(This might be more of a theoretical parallel optimization problem then a CUDA specific problem per se. I'm very new to Parallel Programming in general so this may just be personal ignorance.)
I have a workload that consists of a 64-bit binary numbers upon which I run analysis. If the analysis completes successfully then that binary number is a "valid solution". If the analysis breaks midway then the number is "invalid". The end goal is to get a list of all the valid solutions.

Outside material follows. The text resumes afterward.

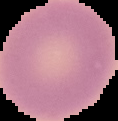
It is uninfected.

image_type: segmented cell region with the area outside set to black
preparation: thin blood film
image_size: 118×121 pixelsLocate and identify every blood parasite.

Now there are many trillions of 64 bit binary numbers I am analyzing, but only ~5% or less will be valid solutions, and they usually come in bunches (i.e. every consecutive 1000 numbers are valid and then every random billion or so are invalid). I can't find a pattern to the space between bunches so I can't ignore the large chunks of invalid solutions.
Currently, every thread in a kernel call analyzes just one number. If the number is valid it denotes it as such in it's respective place on a device array. Ditto if it's invalid. So basically I generate a data point for very value analyzed regardless if it's valid or not. Then once the array is full I copy it to host only if a valid solution was found (denoted by a flag on the device). With this, overall throughput is greatest when the array is the same size as the # of threads in the grid.

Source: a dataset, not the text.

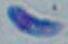 Toxoplasma gondii is seen. Micrograph. Captured at 1000x magnification.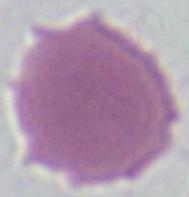

magnification = 1000x
identification = erythrocyte
modality = photomicrograph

But Copying Memory to & from the GPU is expensive time wise. That said what I would like to do is copy data over only when necessary; I want to fill up a device array with only valid solutions and then once the array is full then copy it over from the host. But how do you consecutively fill an array up in a parallel environment? Or am I approaching this problem the wrong way?
EDIT 1
This is the Kernel I initially developed. As you see I am generating 1 byte of data for each value analyzed. Now I really only need each 64 bit number which is valid; if I need be I can make a new kernel. As suggested by some of the commentators I am currently looking into stream compaction.
__global__ void kValid(unsigned long long*kInfo, unsigned char*values, char *solutionFound) {
//a 64 bit binary value to be evaluated is called a kValue
unsigned long long int kStart, kEnd, kRoot, kSize, curK;
//kRoot is the kValue at the start of device array, this is used is the device array is larger than the total threads in the grid
//kStart is the kValue to start this kernel call on
//kEnd is the last kValue to validate
//kSize is how many bits long is kValue (we don't necessarily use all 64 bits but this value stays constant over the entire chunk of values defined on the host
//curK is the current kValue represented as a 64 bit unsigned integer
int rowCount, kBitLocation, kMirrorBitLocation, row, col, nodes, edges;
kStart = kInfo[0];
kEnd = kInfo[1];
kRoot = kInfo[2];
nodes = kInfo[3];
edges = kInfo[4];
kSize = kInfo[5];
curK = blockIdx.x*blockDim.x + threadIdx.x + kStart;
if (curK > kEnd) {//check to make sure you don't overshoot the end value
return;
}
kBitLocation = 1;//assuming the first bit in the kvalue has a position 1;
for (row = 0; row < nodes; row++) {
rowCount = 0;
kMirrorBitLocation = row;//the bit position for the mirrored kvals is always starts at the row value (assuming the first row has a position of 0)
for (col = 0; col < nodes; col++) {
if (col > row) {
if (curK & (1 << (unsigned long long int)(kSize - kBitLocation))) {//add one to kIterator to convert to counting space
rowCount++;
}
kBitLocation++;
}
if (col < row) {
if (col > 0) {
kMirrorBitLocation += (nodes - 2) - (col - 1);
}
if (curK & (1 << (unsigned long long int)(kSize - kMirrorBitLocation))) {//if bit is set
rowCount++;
}
}
}
if (rowCount != edges) {
//set the ith bit to zero
values[curK - kRoot] = 0;
return;
}
}
//set the ith bit to one
values[curK - kRoot] = 1;
*solutionFound = 1; //not a race condition b/c it will only ever be set to 1 by any thread.
}
答案 0 :(得分:2)
(这个答案假设输出顺序无关紧要,有效值的位置也是如此。)
从概念上讲,您的分析会生成一组有效值。您描述的实现使用此集合的密集表示:每个潜在值一位。然而,您已经表明数据非常稀少(5e-2或1000/10 ^ 9 = 1e-6);而且,跨PCI Express复制数据非常麻烦。
那么,为什么不考虑稀疏表示呢?最简单的一个只是有效值的无序序列。当然,编写需要跨线程进行一些同步 - 甚至可能跨越块。粗略地说,你可以让warp在共享内存中收集它们的有效值;然后在块级同步以收集块的有效值(对于它已分析的输入的给定块);最后使用atomics从所有块中收集数据。哦,也 - 让每个主题分析多个值,这样你就不必进行那么多的同步。
答案 1 :(得分:1)
因此,您希望在从计算返回之前让每个线程分析多个数字(数千或数百万)。因此,如果您分析线程中的一百万个数字,那么您只需要该空间量的%5就可以保存该计算的结果。